そう続くはずだった言葉は、優しくて包み込んでくれる眼差しの前に消えてしまった。

そして、自信がみなぎる声で、ただ一言。俺の目を見据えながら少しはにかむように、頼りになるしっかりした表情で、

「そん時は俺が守ってやるって言っただろ」

迷いもなく言ってのけた。

実は、リドに黙っていることがある。

ナイフだ。持ってこなくていいとは言われたが、いざという時に自分の身さえ守れないのは足を引っ張る。だから、それは今ガーターベルトと共に俺の太腿にある。
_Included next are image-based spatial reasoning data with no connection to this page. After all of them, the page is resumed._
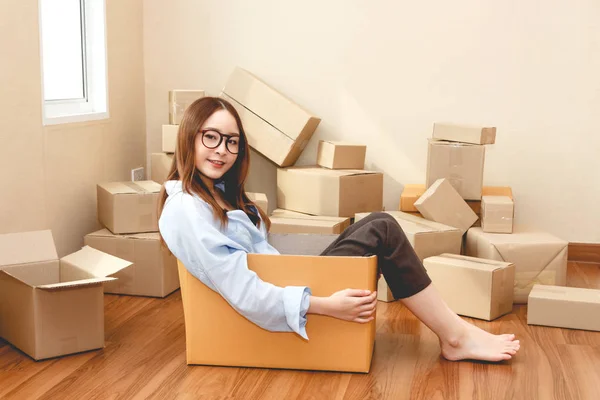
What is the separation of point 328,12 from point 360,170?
83 centimetres

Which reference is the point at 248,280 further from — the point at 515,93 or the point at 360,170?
the point at 515,93

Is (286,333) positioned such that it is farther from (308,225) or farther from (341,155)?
(341,155)

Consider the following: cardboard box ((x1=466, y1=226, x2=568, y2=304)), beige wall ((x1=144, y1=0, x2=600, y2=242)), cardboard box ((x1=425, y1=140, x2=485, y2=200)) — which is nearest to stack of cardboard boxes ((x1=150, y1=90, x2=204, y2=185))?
beige wall ((x1=144, y1=0, x2=600, y2=242))

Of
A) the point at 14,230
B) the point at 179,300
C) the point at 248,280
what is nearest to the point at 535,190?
the point at 179,300

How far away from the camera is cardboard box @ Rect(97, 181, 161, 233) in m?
2.93

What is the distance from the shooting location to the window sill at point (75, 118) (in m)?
2.90

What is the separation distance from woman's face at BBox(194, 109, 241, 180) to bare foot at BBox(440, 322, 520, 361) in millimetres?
863

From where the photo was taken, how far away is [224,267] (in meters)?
2.00

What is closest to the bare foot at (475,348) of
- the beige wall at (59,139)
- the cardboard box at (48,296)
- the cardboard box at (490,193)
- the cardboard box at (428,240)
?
the cardboard box at (428,240)

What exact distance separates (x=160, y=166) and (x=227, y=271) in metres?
1.55

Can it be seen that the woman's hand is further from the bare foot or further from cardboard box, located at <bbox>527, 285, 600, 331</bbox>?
cardboard box, located at <bbox>527, 285, 600, 331</bbox>

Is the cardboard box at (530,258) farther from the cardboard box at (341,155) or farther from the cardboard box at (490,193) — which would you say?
the cardboard box at (341,155)

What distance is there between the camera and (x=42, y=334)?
2201mm

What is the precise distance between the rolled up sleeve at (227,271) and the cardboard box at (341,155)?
141 centimetres
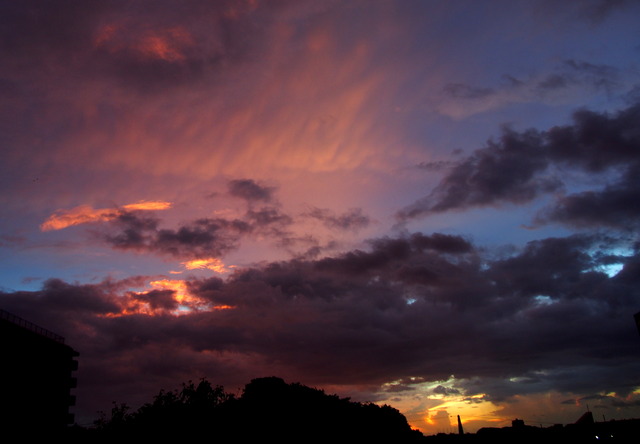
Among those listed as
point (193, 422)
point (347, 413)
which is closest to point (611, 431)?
point (347, 413)

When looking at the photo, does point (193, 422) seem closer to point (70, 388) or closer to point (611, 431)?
point (70, 388)

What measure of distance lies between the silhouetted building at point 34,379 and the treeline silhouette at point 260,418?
41.4 ft

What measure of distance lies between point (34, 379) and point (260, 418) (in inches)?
1514

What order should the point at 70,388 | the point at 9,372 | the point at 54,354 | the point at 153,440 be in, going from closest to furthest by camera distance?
the point at 153,440 < the point at 9,372 < the point at 54,354 < the point at 70,388

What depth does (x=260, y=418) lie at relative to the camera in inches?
2414

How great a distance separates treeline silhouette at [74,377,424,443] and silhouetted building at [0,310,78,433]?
1262 cm

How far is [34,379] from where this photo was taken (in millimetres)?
76312

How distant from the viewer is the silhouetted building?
230 ft

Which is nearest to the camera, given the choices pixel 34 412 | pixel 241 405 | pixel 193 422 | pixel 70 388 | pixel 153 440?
pixel 153 440

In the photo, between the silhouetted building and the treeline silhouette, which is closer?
the treeline silhouette

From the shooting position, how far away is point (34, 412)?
248ft

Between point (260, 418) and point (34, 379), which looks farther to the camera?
point (34, 379)

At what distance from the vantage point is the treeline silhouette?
56.1m

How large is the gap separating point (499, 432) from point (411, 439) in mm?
16748
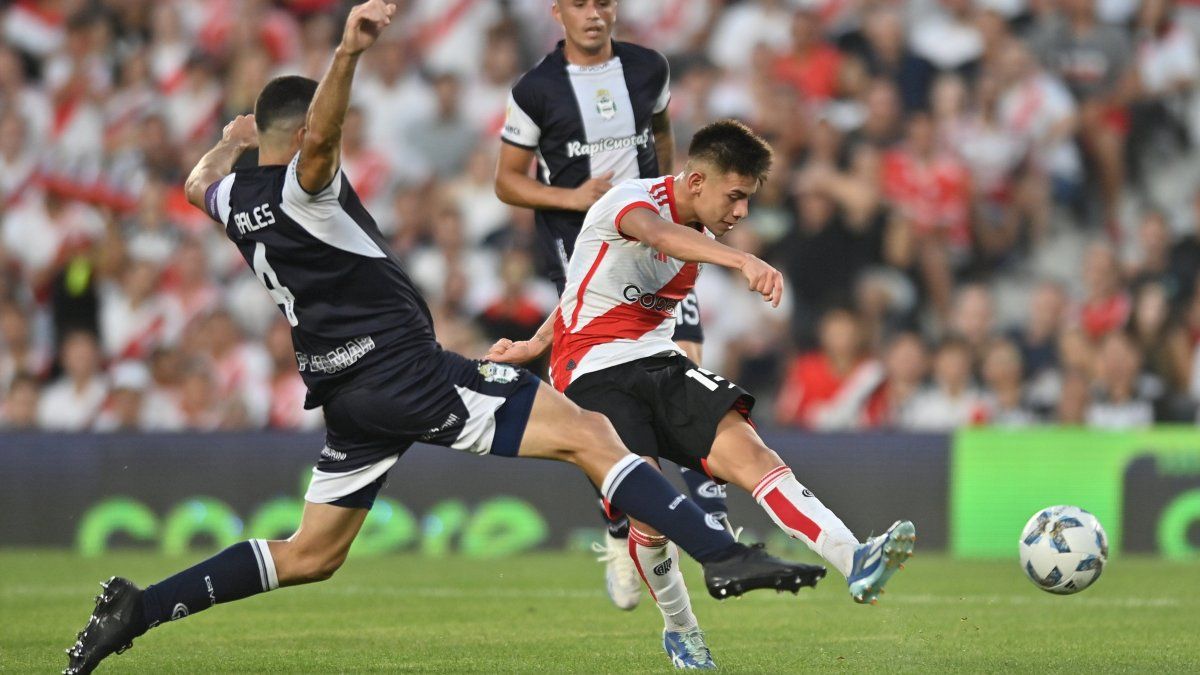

だが、それでもリドが頼もしくて、その言葉が嬉しくて、熱く火照った耳を感じながら控えめにジャケットを握ってみた。

「あぁ、頼りにしてる」

「…おう」

清らかな花の香りが、リドの体から俺の体に移ってきたような気がした。

そして、俺の体に染み付いた海の香りと程よく混ざりあって、同じ匂いになったことが俺は嬉しくてたまらなかった。